The increase in logistic services revenue was primarily due to the acquisition of Dangaard Telecom, which was included in our results of operations beginning on August 1, 2007. In order to conform to Brightpoint accounting policies and US GAAP, Dangaard Telecom changed its revenue recognition for arrangements where Dangaard Telecom serves as the “agent” in the transaction. The revenue from these arrangements is included in logistic services revenue. Excluding the Dangaard Telecom operations, logistic services revenue in our Europe division increased 9% due to an increase in revenue from the sale of prepaid airtime in Sweden.

17


 

Gross Profit and Gross Margin
                                         
    Three Months Ended    
    March 31,    
            % of           % of    
    2008   Total   2007   Total   Change
    (Amounts in 000s)

**DATA LINES**
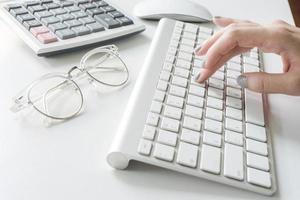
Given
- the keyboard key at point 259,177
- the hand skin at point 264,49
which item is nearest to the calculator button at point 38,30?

**SHORT EXERCISE A**
According to the Brightpoint results passage, on what date did Dangaard Telecom begin to be included in the results of operations?
**SHORT EXERCISE B**
Continue the Brightpoint results passage from the point where it stops.

**TASK ANSWER A**
August 1, 2007.

**TASK ANSWER B**
Distribution
  $ 49,865       57 %   $ 16,626       51 %     200 %
Logistic services
    37,404       43 %     16,089       49 %     132 %
             
Gross profit
  $ 87,269       100 %   $ 32,715       100 %     167 %
             
 
                                       
Distribution
    4.6 %             2.9 %           1.7  points
Logistic services
    35.4 %             21.6 %           13.8  points
Gross margin
    7.3 %             5.1 %           2.2  points
The 2.2 percentage point increase in gross margin was driven by both a 1.7 percentage point increase in gross margin from our distribution business and a 13.8 percentage point increase in gross margin from our logistic services business. The increases in gross profit and gross margin from logistic services were driven by incremental logistic services gross profit and gross margin from the Dangaard Telecom operations as well the impact of conforming Dangaard Telecom to Brightpoint accounting policies. The increases in distribution gross profit and gross margin were primarily driven by a shift in mix toward higher margin distribution business in Europe resulting from the acquisition of Dangaard Telecom. Distribution gross margin was negatively impacted by approximately 0.3 percentage points due to a loss from the sale of locally branded PC notebooks in Europe. This business is currently under evaluation, and revenue and profit from the sale of locally branded PC notebooks is not expected to return to historical levels.
Selling General and Administrative (SG&A) Expenses
                         
    Three Months Ended    
    March 31,    
    2008   2007   Change
    (Amounts in 000s)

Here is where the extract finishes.